Server Room Temperature Monitoring

ŠarŻu  nas Burdulis
Version 1, August 10, 2005

Contents

1 Introduction
2 Temperature Sensors
3 DigiTemp software
4 Automated Monitoring

1 Introduction

Server room monitoring has to be automated to warn administrators in case room temperature rises above certain level, probably indicating a failure in air conditioning system. The thermostat is set to keep server room at 72 F. The monitor therefore should start sending warnings whenever temperature reaches 82 F, for example. In addition, automated monitor should shutdown servers in case temperature exceeds certain maximum level. For IBM e325 servers (math-0n.grid) the maximum operating temperature is 95 F and it should be something similar for Dell machines (gauss and webwork). We set 90 F as the upper limit, i.e. when servers will be shut down to avoid permanent damage. Email notifications are sent to both @math and @dartmouth.edu accounts for system and department administrators.

2 Temperature Sensors

We use semiconductor sensors on 1-wire bus. Sensors are Dallas Semiconductor DS9097-U, packaged and supplied by iButtonLink as a “Link45” kit. The kit includes two sensors in plastic enclosures, Ethernet cables and a RJ45-to-RS232 adapter. The temperature range of DS9097-U is at least -55..+125C and the precision is within one C. Sensor uses parasitic power from the serial bus.
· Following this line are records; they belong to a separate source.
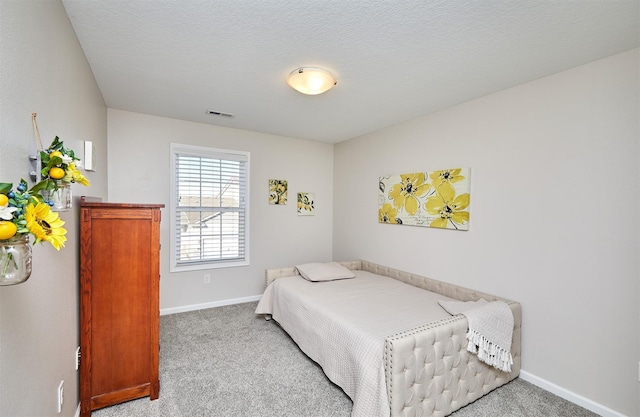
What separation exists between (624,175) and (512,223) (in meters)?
0.76

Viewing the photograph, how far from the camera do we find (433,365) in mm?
1873

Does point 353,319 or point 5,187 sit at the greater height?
point 5,187

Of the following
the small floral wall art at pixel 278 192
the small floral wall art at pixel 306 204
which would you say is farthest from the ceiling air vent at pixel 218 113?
the small floral wall art at pixel 306 204

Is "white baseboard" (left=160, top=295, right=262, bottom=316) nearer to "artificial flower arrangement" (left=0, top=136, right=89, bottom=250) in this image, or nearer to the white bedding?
the white bedding

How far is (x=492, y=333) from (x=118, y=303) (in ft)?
8.72

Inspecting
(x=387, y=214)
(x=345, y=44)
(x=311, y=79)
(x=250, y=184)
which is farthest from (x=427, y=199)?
(x=250, y=184)

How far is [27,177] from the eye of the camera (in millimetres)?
1130

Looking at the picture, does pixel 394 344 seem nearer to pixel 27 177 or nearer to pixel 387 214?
pixel 27 177

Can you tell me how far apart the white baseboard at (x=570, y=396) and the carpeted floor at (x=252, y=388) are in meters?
0.05

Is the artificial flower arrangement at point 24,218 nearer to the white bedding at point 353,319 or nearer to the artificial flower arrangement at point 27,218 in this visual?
the artificial flower arrangement at point 27,218

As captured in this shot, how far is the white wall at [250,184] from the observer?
134 inches

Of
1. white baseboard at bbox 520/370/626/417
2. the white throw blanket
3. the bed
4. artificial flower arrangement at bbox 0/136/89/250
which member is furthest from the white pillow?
artificial flower arrangement at bbox 0/136/89/250

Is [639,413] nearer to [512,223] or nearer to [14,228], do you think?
[512,223]

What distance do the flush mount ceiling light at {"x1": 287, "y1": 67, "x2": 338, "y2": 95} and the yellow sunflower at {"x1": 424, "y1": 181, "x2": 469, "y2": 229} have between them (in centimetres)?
160
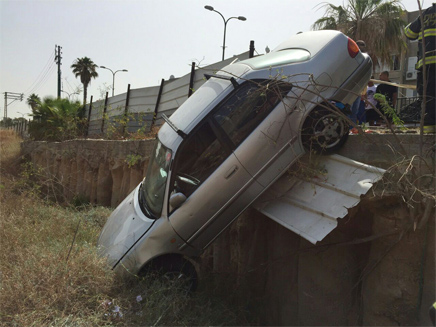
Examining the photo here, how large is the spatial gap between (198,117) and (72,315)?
8.19ft

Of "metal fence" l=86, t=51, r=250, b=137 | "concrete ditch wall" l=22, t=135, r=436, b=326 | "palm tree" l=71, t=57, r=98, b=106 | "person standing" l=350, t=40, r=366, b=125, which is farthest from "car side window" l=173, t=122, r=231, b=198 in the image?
"palm tree" l=71, t=57, r=98, b=106

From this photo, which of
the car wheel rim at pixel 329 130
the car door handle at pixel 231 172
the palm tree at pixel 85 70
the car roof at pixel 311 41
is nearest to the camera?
the car door handle at pixel 231 172

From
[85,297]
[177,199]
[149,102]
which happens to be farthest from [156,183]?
[149,102]

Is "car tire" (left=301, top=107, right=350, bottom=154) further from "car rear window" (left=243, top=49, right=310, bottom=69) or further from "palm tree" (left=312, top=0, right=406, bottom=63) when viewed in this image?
"palm tree" (left=312, top=0, right=406, bottom=63)

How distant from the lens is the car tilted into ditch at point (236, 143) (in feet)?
16.0

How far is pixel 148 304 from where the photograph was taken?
4.54m

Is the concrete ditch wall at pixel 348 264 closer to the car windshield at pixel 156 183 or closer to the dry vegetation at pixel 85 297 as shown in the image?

Both sensors are put on the same 1-wire bus and the bus is connected to the second serial port on (/dev/ttyS1) on gauss. Sensor 0 is placed on top of gauss case, sensor 1 — on webwork’s.

3 DigiTemp software

DigiTemp is free and open software to scan 1-wire bus and read sensor data. It is available as digitemp package in Debian and includes digitemp_⋆ binaries to read data from specific sensors. As we use DS9097-U, a symlink is created for convenience:

# ln -s /usr/bin/digitemp˘DS9097U /usr/bin/digitemp

DigiTemp requires configuration file either as .digitemprc in the current directory or specified on the command line. A sample/starting .digitemprc can be created by:

# digitemp -i -s /dev/ttyS1

Among other things, DigiTemp config file defines string format, in which sensor data is written to STDOUT. There is no central DigiTemp config file on gauss. We specify one on command line depending on our needs (MRTG graphing or monitoring/shutdown script).

4 Automated Monitoring

Monitoring is done by /usr/local/sbin/local-1utemp shell script run by cron every 15 minutes. DigiTemp configuration file used by the monitoring script is /usr/local/sbin/local-1utemp-digitemp.conf. The latter sets output format by HUM_FORMAT "&.0F", which results in temperature being returned in Fahrenheit degrees, one line per sensor. The script (included at the end of this section) reads temperatures ($TEMP0, $TEMP1) from both of the sensors and compares them to preset values of warning and shutdown thresholds ($WARN_TEMP, $SHUT_TEMP). If either of $TEMP? exceeds $SHUT_TEMP, immediate shutdown is initiated on machines listed in $SERVERS and then on gauss with email notification sent to addresses listed in $ADMINS. If only the $WARN_TEMP is exceeded, only email warning is sent.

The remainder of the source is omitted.